Nel 2025 Esseco Industrial prosegue il proprio percorso di rafforzamento energetico attraverso una strategia industriale costruita nel tempo, fatta di investimenti strutturali, efficienza energetica, autoproduzione e accordi di lungo periodo sull’energia verde.

Nel dettaglio, il mix energetico 2025 nei quattro stabilimenti italiani di Altair Chemical ed Esseco Srl è composto da:

  • 27,5% centrali idroelettriche
  • 20,3% fotovoltaico (in site, off site e PPA)
  • 20,2% cogeneratori ad alto rendimento
  • 6,5% turbine a vapore CO₂ free
  • 25,5% altre fonti di mercato

Dietro questi numeri c’è un modello energetico integrato che combina:

  •  energia rinnovabile derivante dagli investimenti realizzati negli anni e dagli accordi di lungo periodo sulle rinnovabili;
  •  autoproduzione efficiente tramite cogeneratori installati nei siti produttivi;
  •  recupero energetico attraverso turbine a vapore che producono energia senza emissioni aggiuntive grazie al recupero del calore di processo.

A ciò si aggiunge la partecipazione al meccanismo nazionale dell’Energy Release, finalizzato a favorire l’installazione di nuova capacità di generazione di energia elettrica da fonti rinnovabili da soggetti energivori.

La misura prevede un periodo di anticipazione di durata pari a 36 mesi, durante il quale il GSE (Gestore Servizi Energetici nazionale) cede a prezzo prestabilito l’energia green nella sua disponibilità alle imprese energivore in cambio dell’impegno alla realizzazione, da parte dei soggetti energivori o di soggetti terzi, di impianti da fonti di energia rinnovabili attraverso i quali è restituita, nei venti anni successivi, l’energia oggetto di anticipazione.

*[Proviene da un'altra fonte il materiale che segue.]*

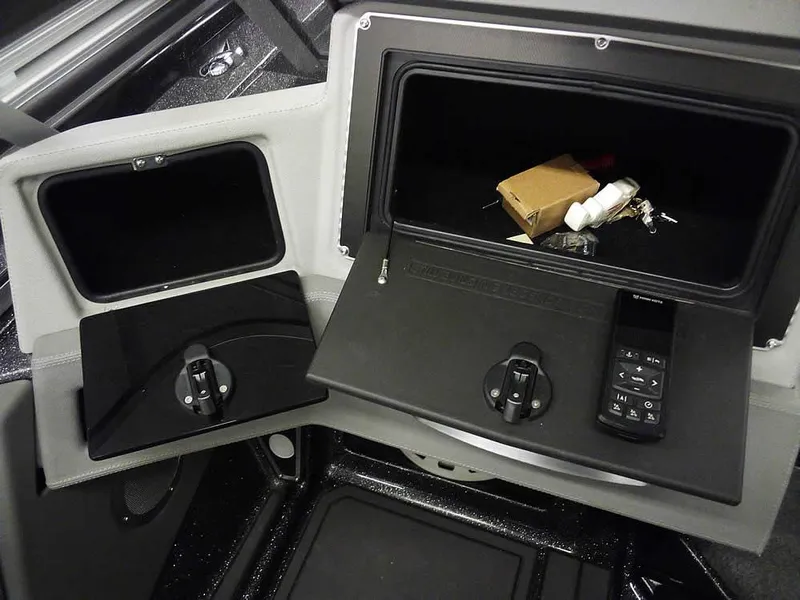 Slide: The Image of 2024 Ranger 622FS Pro DC boat storage compartments with keys and remote control. - 23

Grazie anche alle Garanzie d’Origine derivanti dall’Energy Release applicata all’energia consumata dai nostri siti italiani, Esseco Industrial raggiunge oggi il 78% di energia da fonti rinnovabili e l’87% di energia CO₂ free: un risultato particolarmente significativo per una holding industriale energivora.

Questi risultati non rappresentano un punto di arrivo, ma la conferma di una visione industriale precisa: coniugare competitività, autonomia energetica e sostenibilità attraverso azioni concrete e investimenti di lungo periodo.